On Mon, Mar 29, 2021 at 8:09 AM Leah Rumancik <leah.rumancik@gmail.com> wrote:
>
> On Thu, Mar 25, 2021 at 06:21:46PM -0700, Darrick J. Wong wrote:
> > On Thu, Mar 25, 2021 at 06:12:20PM +0000, Leah Rumancik wrote:
> > > ioctl EXT4_FLUSH_JOURNAL flushes the journal log with the option to
> > > discard journal log blocks. With the filename wipeout patch, if the discard
> > > mount option is set, Ext4 guarantees that all data will be discarded on
> > > deletion. This ioctl allows for periodically discarding journal contents
> > > too.
> >
> > Hrm.  What is the use case here?   I guess the goal is to sanitize the
> > ondisk log contents (even as wiping deleted filenames becomes default)
> > every now and then?  Why do we want cleaning up the log to be an
> > explicitly separate step that userspace has to invoke?
> >
> > (As opposed, say, to discarding the log automatically after every
> > journal checkpoint if a journal/mount option is set?)
>
> The goal here is to be able to ensure everything is sanitized at a
> particular point in time.
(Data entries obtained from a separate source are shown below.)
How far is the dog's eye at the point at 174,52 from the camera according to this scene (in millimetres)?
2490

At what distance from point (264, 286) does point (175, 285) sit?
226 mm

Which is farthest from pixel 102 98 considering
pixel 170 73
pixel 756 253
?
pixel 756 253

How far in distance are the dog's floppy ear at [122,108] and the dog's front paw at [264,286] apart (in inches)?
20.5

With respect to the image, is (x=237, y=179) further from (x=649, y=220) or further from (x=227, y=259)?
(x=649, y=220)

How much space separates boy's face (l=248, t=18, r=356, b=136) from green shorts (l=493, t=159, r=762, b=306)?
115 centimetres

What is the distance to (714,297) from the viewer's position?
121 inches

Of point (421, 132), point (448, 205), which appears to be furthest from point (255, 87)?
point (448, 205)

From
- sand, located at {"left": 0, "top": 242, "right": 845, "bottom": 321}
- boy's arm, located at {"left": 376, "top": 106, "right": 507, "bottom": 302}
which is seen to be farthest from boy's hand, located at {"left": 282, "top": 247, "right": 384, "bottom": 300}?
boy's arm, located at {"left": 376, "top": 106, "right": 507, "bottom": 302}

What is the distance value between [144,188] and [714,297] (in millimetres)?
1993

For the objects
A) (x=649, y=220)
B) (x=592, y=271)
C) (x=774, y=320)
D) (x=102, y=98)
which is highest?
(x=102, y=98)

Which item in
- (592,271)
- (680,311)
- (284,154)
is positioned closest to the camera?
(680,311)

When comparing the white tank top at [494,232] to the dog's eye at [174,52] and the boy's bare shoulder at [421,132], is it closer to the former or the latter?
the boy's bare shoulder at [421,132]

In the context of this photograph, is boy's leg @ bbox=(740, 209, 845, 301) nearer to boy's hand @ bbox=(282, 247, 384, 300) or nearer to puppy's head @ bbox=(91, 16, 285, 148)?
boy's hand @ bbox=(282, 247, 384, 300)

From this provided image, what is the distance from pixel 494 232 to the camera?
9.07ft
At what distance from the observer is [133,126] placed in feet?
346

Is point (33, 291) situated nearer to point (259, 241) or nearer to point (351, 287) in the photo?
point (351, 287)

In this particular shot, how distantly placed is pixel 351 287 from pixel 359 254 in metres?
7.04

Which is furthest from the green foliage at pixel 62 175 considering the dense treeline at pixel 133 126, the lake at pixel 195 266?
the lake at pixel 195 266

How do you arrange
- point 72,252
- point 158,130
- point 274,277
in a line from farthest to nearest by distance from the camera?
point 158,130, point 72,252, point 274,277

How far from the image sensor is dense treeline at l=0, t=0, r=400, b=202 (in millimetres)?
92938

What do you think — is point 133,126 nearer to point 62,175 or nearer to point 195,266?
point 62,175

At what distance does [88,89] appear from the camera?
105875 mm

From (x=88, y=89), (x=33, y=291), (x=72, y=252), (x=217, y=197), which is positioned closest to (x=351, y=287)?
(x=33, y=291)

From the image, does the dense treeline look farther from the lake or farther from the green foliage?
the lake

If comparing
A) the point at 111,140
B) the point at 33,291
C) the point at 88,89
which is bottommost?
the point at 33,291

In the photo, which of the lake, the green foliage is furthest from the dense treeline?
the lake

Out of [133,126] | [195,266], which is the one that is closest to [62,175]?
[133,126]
If done automatically through the checkpoint,
> there is no guarantee as to how often / when the sanitizing is
> performed.
To elaborate more on that, this allows userspace to control the
frequency of journal discards and this is useful if the userspace
application is trying to put a bound on content erasing time. With
Leah's earlier patch in the series, Ext4 when mounted with the
"discard" mount option would ensure that whenever a file is deleted,
it disappears completely from the fliesystem controlled LBAs of the
underlying block device, but no such guarantee is provided for the
potential remains of the file in the journal. With this
user-controlled discard frequency of the journal, userspace can ensure
that the contents of a deleted file disappear entirely within X hours
by calling this ioctl once every X hours. This allows us to greatly
simplify journal discards - that's because now we don't have to track
the journal blocks belonging to a particular file.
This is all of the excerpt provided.